## 掲載本文

● ● ●

結論 本件審判の請求は、成り立たない。 
理由
1.手続の経緯

本願は、平成19年9月19日の出願であって、平成21年9月29日付けで拒絶査定がなされ、これに対して平成22年1月6日に拒絶査定不服審判が請求されたものである。
その後、当審において平成23年5月9日付けで拒絶理由が通知され、その指定期間内である同年7月11日付けで手続補正がなされたものである。


2.本願発明

本願の請求項1ないし5に係る発明は、平成23年7月11日付けの手続補正書の特許請求の範囲の請求項1ないし5に記載された事項により特定されるものであるところ、その請求項1に記載された発明(以下、「本願発明」という。)は次のとおりである。

「【請求項1】
基板上にAl基合金からなる反射膜および光透過層が少なくとも1層ずつ順次積層された読み出し専用の光情報記録媒体であって、
前記反射膜の算術平均粗さRaは0.5nm以下であり、
前記反射膜の厚さは25nm以上であり、
前記Al基合金は、Ti、Ta、Cr、W、Mo、Nb、およびVよりなる群から選択される少なくとも一種を7.0?20%(特記しない限り、%は原子%を意味する。以下、同じ。)含有することによって高い反射率を有し、耐久性および再生安定性が高められたものであることを特徴とする読み出し専用の光情報記録媒体。」


3.引用例

これに対して、当審の拒絶理由において引用した本願の出願日前に頒布された刊行物である特開2006-66003号公報(以下、「引用例1」という。)には図面とともに次の事項が記載されている。なお、下線は当審で付した。

ア)
「【0014】
即ち、本発明のROM型光記録媒体は、その表面に複数の凹状ピットが形成された基板と、光透過層と、前記基板と前記光透過層との間に形成された反射層とを備え、前記光透過層を介して、レーザービームが照射されて、データが再生されるように構成されたROM型光記録媒体であって、前記凹状ピットが、記録すべきデータに応じて決定される基本長BLよりも長い長さを有し、トラック方向に隣り合う前記凹状ピット間のスペースの長さが、前記基本長BLよりも短い長さを有し、かつ、前記反射層が、アルミニウム(Al)を主成分としこれに添加物が加えられた材料からなることを特徴とするものである。
(中略)
【0016】
また、反射層を、アルミニウム(Al)を主成分としこれに添加物が加えられた材料からなるものとしたことで、環境負荷を抑制しつつ、所望の高い再生特性(変調度、反射率等)を得ることができる。即ち、アルミニウム(Al)に添加物が加えられた材料は、高い反射率を有していることから、レーザビームに対する光反射率を十分に高めることができるとともに、添加物によりその表面性が改善されるために、成膜終了面側からレーザビームが照射される次世代型のROM型光記録媒体においても、高い反射率を確保することが可能となるのである。」

● ● ●

## 抽出データ
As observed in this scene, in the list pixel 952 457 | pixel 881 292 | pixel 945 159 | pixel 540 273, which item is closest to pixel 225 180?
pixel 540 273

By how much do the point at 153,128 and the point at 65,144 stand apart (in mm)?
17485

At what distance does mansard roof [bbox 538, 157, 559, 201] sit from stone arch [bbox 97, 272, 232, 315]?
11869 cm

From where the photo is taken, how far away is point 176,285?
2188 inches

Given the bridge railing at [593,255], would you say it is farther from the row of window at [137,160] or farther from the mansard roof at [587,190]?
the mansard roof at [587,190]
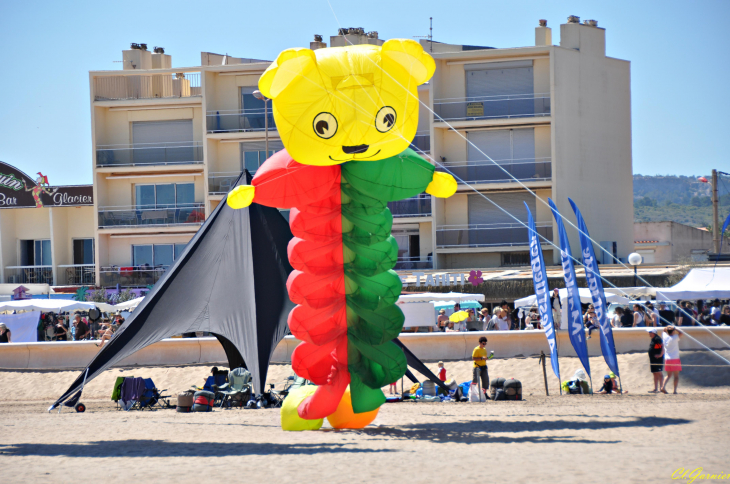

● ● ●

## 指示事項
(a) 抽出データの中で「From where the」を含む行から始め、抽出データの末尾の行までを一字一句違えずに書き写してください。画像は写さないこと。
(b) 光情報記録媒体をめぐる審決文の続きを、最後の文の後から拾い上げて書き継ぐこと。

## 解答
(a)
From where the photo is taken, how far away is point 176,285?
2188 inches

Given the bridge railing at [593,255], would you say it is farther from the row of window at [137,160] or farther from the mansard roof at [587,190]?
the mansard roof at [587,190]

(b)
イ)
「【0020】
また、本発明において「主成分」とは、当該層内において含有率(原子%=atm%)が最も高い元素を指す。
【発明の効果】
【0021】
本発明によれば、良好なジッタ特性を有する再生信号を得ることができ、所望のように、データを再生することができるとともに、地球環境に与える負荷の小さい反射層を備えるROM型光記録媒体を提供することが可能になる。」

ウ)
「【0029】
また、後述するように、本実施形態に係る光記録媒体1は、光入射面とは反対側から順次成膜が行われる次世代型のROM型光記録媒体であるため、CDやDVDのように光入射面側から順次成膜が行われるタイプの光記録媒体に比べ、光入射面側における反射層表面が粗くなる傾向にある。これは、CDやDVDのように光入射面側から順次成膜が行われるタイプの光記録媒体では、反射層の表面のうち成膜開始面が光入射面側に位置するため、その表面性は下地の表面性とほぼ一致するが、図示する本実施形態に係る光記録媒体1のように、光入射面とは反対側から順次成膜が行われる次世代型の光記録媒体では、反射層3の表面のうち成膜終了面13aが光入射面側に位置するため、成膜過程における結晶成長により表面性が低下するからである。従って、本発明に係る反射層3の材料としては、成膜終了面13aにおける表面性に優れた材料を選択する必要がある。
【0030】
以上を考慮して、本実施形態においては、反射層3の材料として、アルミニウム(Al)を主成分とし、これに添加物が加えられた材料を用いる。アルミニウム(Al)は、波長λが380nm?450nmのレーザビームに対して十分に高い反射率を有することから、レーザビームLに対する光反射率を十分に高めることができ、所望の高い再生特性を得ることが可能となる。また、コスト性および保存信頼性に優れるという利点も有している。
【0031】
アルミニウム(Al)に添加する添加物としては、マグネシウム(Mg)、シリコン(Si)、チタン(Ti)、鉄(Fe)、銅(Cu)、亜鉛(Zn)、ゲルマニウム(Ge)、タンタル(Ta)、タングステン(W)、パラジウム(Pd)、銀(Ag)、白金(Pt)および金(Au)が好適であり、中でも、マグネシウム(Mg)およびタングステン(W)が特に好ましい。これらの添加物を加えることにより、反射層3が純粋なアルミニウム(Al)からなる場合に比べて表面性が向上することから、本実施形態に係る光記録媒体1におけるように、光入射面とは反対側から順次成膜を行った場合においても、反射層3の成膜終了面13aにおける表面性を改善することが可能となる。」

エ)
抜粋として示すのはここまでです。